Jovem acorda, tosse durante o próprio velório e deixa familiares assustados. Foto: Reprodução O Hospital Municipal da Japuíba quebrou o silêncio e detalhou o prontuário médico de Caroline Costa Nunes Pereira, a jovem de 27 anos que causou pânico ao supostamente "tossir e abrir os olhos" durante seu próprio velório na Capela Mortuária do Frade. Em nota oficial, a unidade de saúde rebateu as acusações de erro médico feitas pela família e explicou os fenômenos biológicos registrados no caixão.
De acordo com o hospital, Caroline faleceu às 16h30 do dia 12 de março de 2026. Ela estava internada com um quadro clínico crítico de insuficiência cardíaca associada a complicações infecciosas. A morte teria sido decorrente de uma arritmia cardíaca súbita que evoluiu para parada cardiorrespiratória, sem resposta às manobras de reanimação.
Explicação Científica
A direção do hospital foi enfática ao explicar o episódio que aterrorizou os presentes na cerimônia fúnebre:
Exame Definitivo: O óbito foi confirmado por meio de um eletrocardiograma, que atestou a ausência total de atividade elétrica no coração.

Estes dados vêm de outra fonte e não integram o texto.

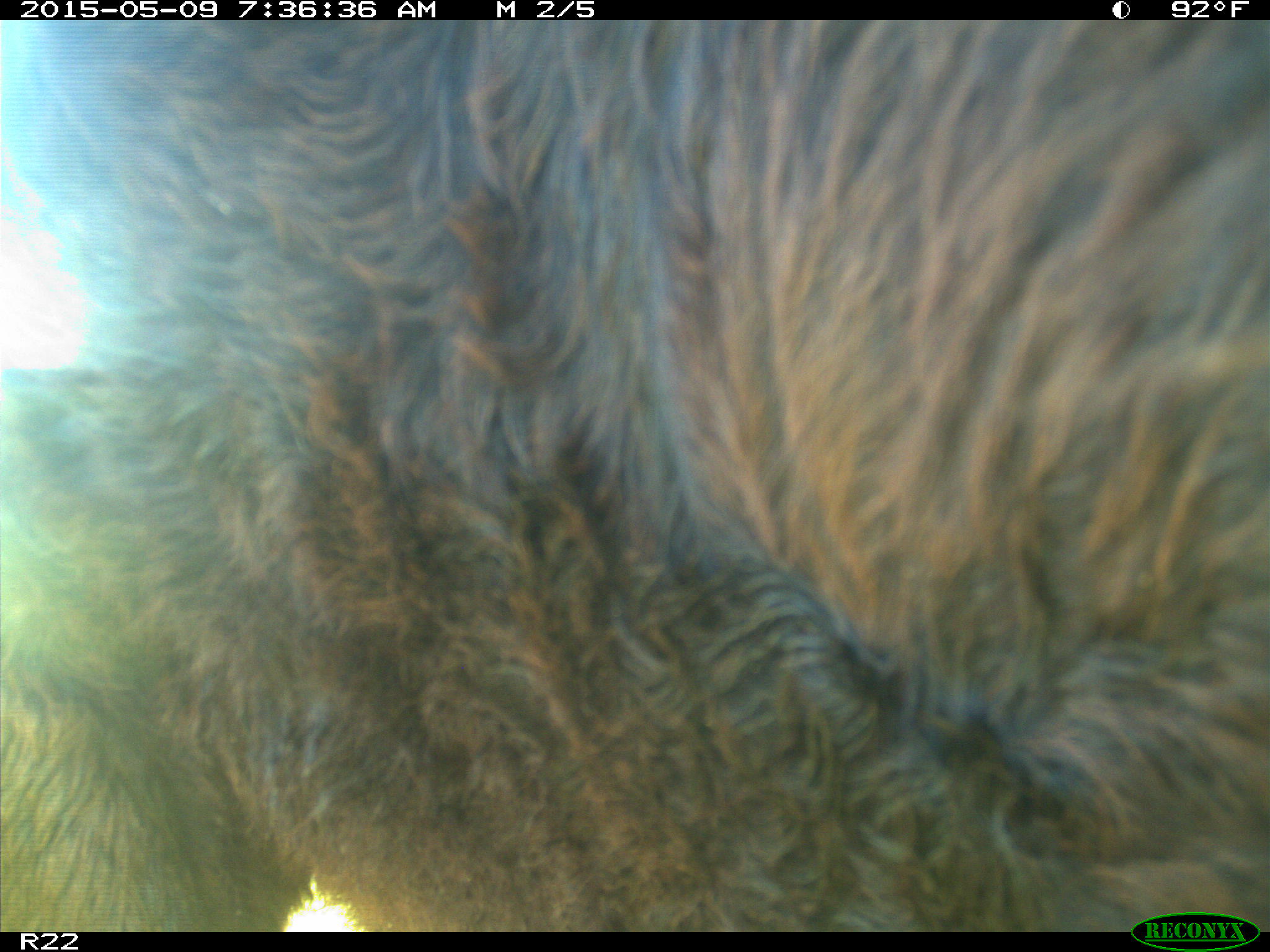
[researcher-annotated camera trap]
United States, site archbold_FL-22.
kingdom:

Reflexo Pós-Morte: O movimento e o ruído percebidos pela família são classificados na literatura médica como espasmos corporais ou reflexos pós-morte.
Causa: Tais manifestações ocorrem devido à atividade residual do sistema nervoso, que pode disparar impulsos musculares involuntários mesmo após a morte clínica confirmada.

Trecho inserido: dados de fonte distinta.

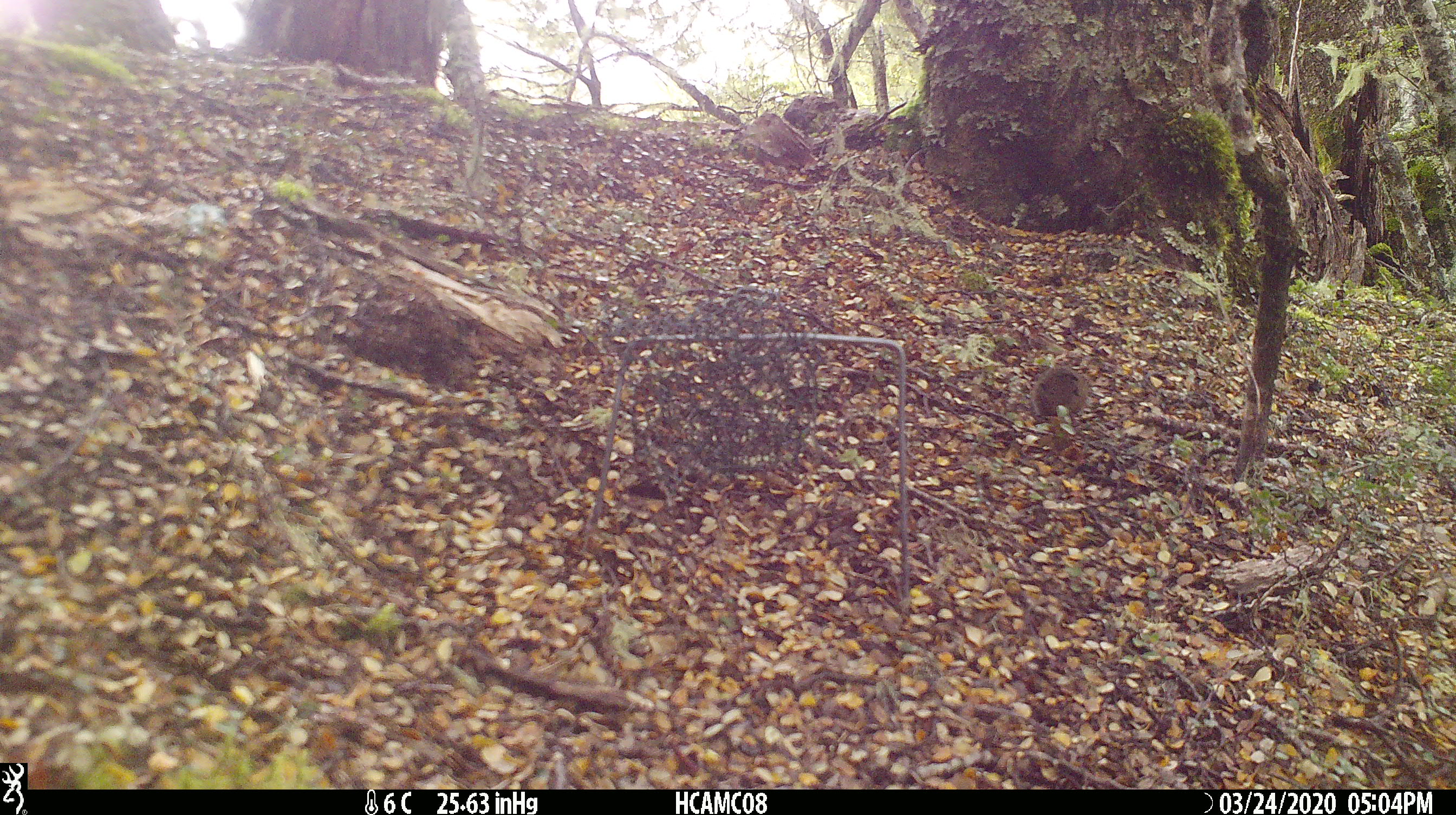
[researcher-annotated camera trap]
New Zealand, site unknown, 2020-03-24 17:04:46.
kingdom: Animalia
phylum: Chordata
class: Mammalia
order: Rodentia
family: Muridae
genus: Mus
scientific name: Mus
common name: mouse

Apesar das explicações técnicas, a família — representada por uma prima que divulgou áudios de indignação — mantém a convicção de que Caroline estava em coma. O caso, que ganhou repercussão nacional através do portal TN Online e da Banda B, segue sob análise e pode exigir perícias complementares caso a família decida judicializar a questão para investigar uma possível negligência.